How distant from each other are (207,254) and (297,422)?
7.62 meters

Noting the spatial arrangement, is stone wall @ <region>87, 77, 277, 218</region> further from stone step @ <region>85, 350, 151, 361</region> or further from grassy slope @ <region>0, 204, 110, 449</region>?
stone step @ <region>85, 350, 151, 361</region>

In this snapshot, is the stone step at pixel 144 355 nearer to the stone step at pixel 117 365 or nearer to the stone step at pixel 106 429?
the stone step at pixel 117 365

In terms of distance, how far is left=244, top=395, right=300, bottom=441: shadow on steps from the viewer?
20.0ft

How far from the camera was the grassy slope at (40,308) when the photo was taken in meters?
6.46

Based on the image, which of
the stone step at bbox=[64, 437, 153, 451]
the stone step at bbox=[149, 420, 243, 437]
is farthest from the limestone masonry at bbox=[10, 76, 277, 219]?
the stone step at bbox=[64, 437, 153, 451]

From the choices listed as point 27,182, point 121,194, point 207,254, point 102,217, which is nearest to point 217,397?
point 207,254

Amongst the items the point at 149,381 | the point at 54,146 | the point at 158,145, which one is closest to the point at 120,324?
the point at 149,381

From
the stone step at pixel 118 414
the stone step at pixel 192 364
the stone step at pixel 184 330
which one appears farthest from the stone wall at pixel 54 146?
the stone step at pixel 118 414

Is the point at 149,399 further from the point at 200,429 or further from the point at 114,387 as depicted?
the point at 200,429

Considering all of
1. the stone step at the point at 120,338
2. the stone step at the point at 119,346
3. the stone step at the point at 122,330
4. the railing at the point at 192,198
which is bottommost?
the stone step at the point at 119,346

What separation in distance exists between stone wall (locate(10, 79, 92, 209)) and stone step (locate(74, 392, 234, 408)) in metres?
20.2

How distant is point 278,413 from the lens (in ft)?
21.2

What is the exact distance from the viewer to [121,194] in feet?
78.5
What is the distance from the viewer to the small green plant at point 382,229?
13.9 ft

- _Consegna_:
Riscrivi come tabella Markdown le righe delle voci. Parti dalla riga che contiene "What is the exact" e arriva fino all'ultima riga delle voci, saltando le righe vuote. Usa la colonna "N." per il numero progressivo e la colonna "Riga" per il testo di ciascuna riga.

- _Risposta_:
| N. | Riga |
|---|---|
| 1 | What is the exact distance from the viewer to [121,194] in feet? |
| 2 | 78.5 |
| 3 | What is the distance from the viewer to the small green plant at point 382,229? |
| 4 | 13.9 ft |